Estimating crop coefficients and actual evapotranspiration in citrus orchards with sporadic cover weeds based on ground and remote sensing data.

Abstract

Accurate estimations of actual crop evapotranspiration are of utmost importance to evaluate crop water requirements and to optimize water use efficiency. At this aim, coupling simple agro-hydrological models, such as the well-known FAO-56 model, with remote observations of the land surface could represent an easy-to-use tool to identify biophysical parameters of vegetation, such as the crop coefficient K_c under the actual field conditions and to estimate actual crop evapotranspiration. This paper intends, therefore, to propose an operational procedure to evaluate the spatio-temporal variability of K_c in a citrus orchard characterized by the sporadic presence of ground weeds, based on micro-meteorological measurements collected on-ground and vegetation indices (VIs) retrieved by the Sentinel-2 sensors. A non-linear K_c(VIs) relationship was identified after assuming that the sum of two VIs, such as the normalized difference vegetation index, NDVI, and the normalized difference water index, NDWI, is suitable to represent the spatio-temporal dynamics of the investigated environment, characterized by sparse vegetation and the sporadic presence of spontaneous but transpiring soil weeds, typical of winter seasons and/or periods following events wetting the soil surface. The K_c values obtained in each cell of the Sentinel-2 grid (10 m) were then used as input of the spatially distributed FAO-56 model to estimate the variability of actual evapotranspiration (ET_a) and the other terms of water balance. The performance of the proposed procedure was finally evaluated by comparing the estimated average soil water content and actual crop evapotranspiration with the corresponding ones measured on-ground.
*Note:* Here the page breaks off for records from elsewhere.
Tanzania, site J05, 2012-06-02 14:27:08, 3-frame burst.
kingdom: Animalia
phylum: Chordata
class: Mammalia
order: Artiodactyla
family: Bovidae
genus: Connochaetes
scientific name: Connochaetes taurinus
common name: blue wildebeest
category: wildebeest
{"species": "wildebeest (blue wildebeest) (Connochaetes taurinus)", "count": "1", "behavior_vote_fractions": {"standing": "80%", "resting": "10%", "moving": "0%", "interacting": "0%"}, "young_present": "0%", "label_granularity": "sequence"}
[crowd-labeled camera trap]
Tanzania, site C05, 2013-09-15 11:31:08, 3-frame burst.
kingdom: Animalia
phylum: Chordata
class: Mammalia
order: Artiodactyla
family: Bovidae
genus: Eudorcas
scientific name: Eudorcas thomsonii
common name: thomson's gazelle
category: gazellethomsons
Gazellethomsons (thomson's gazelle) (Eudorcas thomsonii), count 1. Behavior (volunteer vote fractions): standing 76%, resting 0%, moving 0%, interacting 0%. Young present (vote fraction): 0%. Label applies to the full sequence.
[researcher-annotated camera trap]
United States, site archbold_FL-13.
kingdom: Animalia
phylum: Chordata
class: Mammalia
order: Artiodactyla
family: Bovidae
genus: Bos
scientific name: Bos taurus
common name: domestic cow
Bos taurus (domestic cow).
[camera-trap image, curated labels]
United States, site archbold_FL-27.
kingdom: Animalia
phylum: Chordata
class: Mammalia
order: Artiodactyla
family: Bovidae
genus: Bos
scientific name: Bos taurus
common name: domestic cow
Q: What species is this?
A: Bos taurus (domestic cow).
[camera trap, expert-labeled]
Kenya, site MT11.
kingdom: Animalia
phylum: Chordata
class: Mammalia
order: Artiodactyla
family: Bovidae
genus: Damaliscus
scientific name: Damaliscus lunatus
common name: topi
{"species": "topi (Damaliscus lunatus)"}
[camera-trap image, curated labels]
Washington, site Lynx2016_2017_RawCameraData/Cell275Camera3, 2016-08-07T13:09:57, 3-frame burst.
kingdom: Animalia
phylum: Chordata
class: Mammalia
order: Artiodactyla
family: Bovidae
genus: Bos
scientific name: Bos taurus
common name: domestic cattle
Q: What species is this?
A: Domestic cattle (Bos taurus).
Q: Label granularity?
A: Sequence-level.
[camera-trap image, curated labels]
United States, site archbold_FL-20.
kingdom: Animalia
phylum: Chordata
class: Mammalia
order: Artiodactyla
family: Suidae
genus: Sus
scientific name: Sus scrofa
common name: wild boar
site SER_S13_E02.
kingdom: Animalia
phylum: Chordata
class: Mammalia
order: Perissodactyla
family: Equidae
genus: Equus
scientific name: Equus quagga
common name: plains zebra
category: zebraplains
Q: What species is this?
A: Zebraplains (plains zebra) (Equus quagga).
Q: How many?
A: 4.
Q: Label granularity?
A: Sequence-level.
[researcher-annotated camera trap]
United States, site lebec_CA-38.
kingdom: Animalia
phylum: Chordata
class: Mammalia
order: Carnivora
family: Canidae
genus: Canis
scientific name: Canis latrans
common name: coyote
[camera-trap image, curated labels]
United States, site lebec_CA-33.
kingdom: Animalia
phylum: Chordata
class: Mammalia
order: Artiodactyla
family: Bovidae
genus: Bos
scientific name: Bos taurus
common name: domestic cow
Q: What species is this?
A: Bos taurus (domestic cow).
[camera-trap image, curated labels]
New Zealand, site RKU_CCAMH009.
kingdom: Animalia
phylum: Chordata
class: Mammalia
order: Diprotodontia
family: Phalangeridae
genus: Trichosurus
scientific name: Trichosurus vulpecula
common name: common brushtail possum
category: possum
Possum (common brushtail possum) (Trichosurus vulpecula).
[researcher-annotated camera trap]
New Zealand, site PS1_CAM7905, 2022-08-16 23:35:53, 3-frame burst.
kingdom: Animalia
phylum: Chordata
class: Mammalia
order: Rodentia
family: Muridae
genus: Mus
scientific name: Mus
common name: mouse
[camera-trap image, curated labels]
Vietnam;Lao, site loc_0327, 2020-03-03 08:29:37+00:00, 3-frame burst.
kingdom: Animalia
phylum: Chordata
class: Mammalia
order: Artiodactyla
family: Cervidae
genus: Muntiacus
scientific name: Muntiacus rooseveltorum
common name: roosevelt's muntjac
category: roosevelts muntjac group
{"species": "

The application of the FAO-56 model indicated that the estimated ET_a were characterized by root-mean-square-error, RMSE, and mean bias-error, MBE, of 0.48 and -0.13 mm d^-1 respectively, while the estimated soil water contents, SWC, were characterized by RMSE equal to 0.01 cm³ cm^-3 and the absence of bias, then confirming that the suggested procedure can produce highly accurate results in terms of dynamics of soil water content and actual crop evapotranspiration under the investigated field conditions.